ChangeSet@1.2588, 2007-11-28 10:18:01-02:00, davi@mysql.com +3 -0
  Bug#31479 Bad lock interaction if CREATE TABLE LIKE is killed
  
  Kill of a CREATE TABLE source_table LIKE statement waiting for a
  name-lock on the source table causes a bad lock interaction.
  
  The mysql_create_like_table() has a bug that if the connection is
  killed while waiting for the name-lock on the source table, it will
  jump to the wrong error path and try to unlock the source table and
  LOCK_open, but both weren't locked.
  
  The solution is to simple return when the name lock request is killed,
  it's safe to do so because no lock was acquired and no cleanup is needed.
  
  Original bug report also contains description of other problems
  related to this scenario but they either already fixed in 5.1 or
  will be addressed separately (see bug report for details).
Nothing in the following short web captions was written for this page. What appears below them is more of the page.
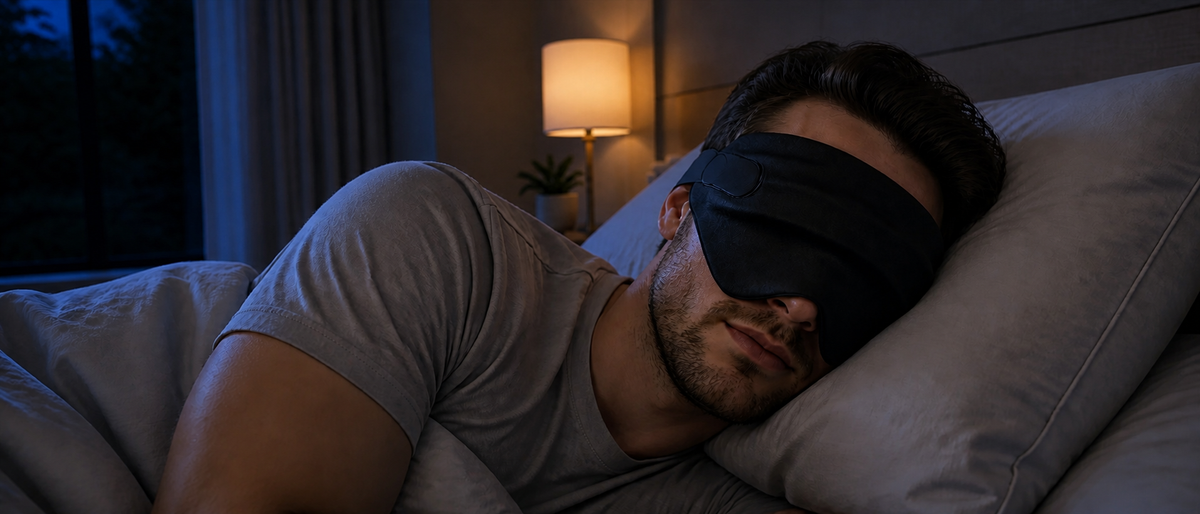 LockMask in a dark restful bedroom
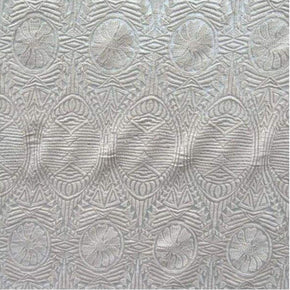 Nude Fancy Heavy Embroidery Guipure on Polyester Mesh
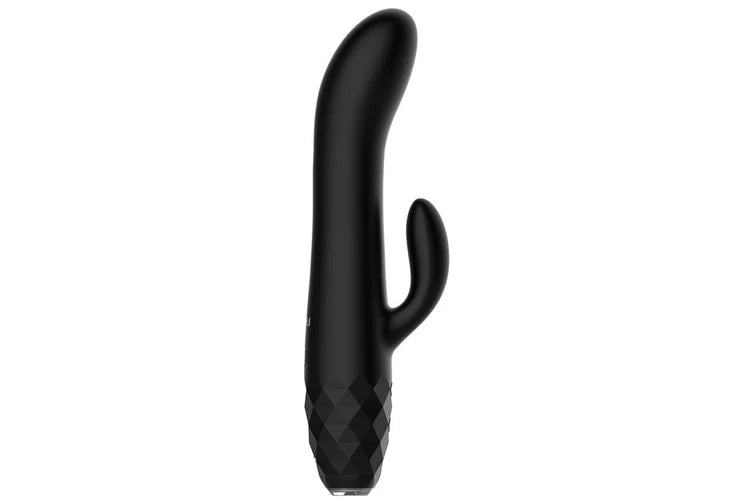 Playful Diamonds The Baroness - Rechargeable Rabbit Vibe Black - Club X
[4 Dec 2007 11:36] Davi Arnaut
Bug#32945 has been marked as a duplicate of this bug.
[6 Dec 2007 9:55] Bugs System
Pushed into 5.0.54
[6 Dec 2007 9:59] Bugs System
Pushed into 5.1.23-rc
[6 Dec 2007 10:01] Bugs System
Pushed into 6.0.5-alpha
[13 Dec 2007 5:43] Dmitry Lenev
Bug #33186 was marked as duplicate of this bug.
[18 Dec 2007 21:17] Paul Dubois
Noted in 5.0.54 changelog.

Killing a CREATE TABLE ... LIKE statement that was waiting for a name
lock caused a server crash. When the statement was killed, the server
attempted to release locks that were not held.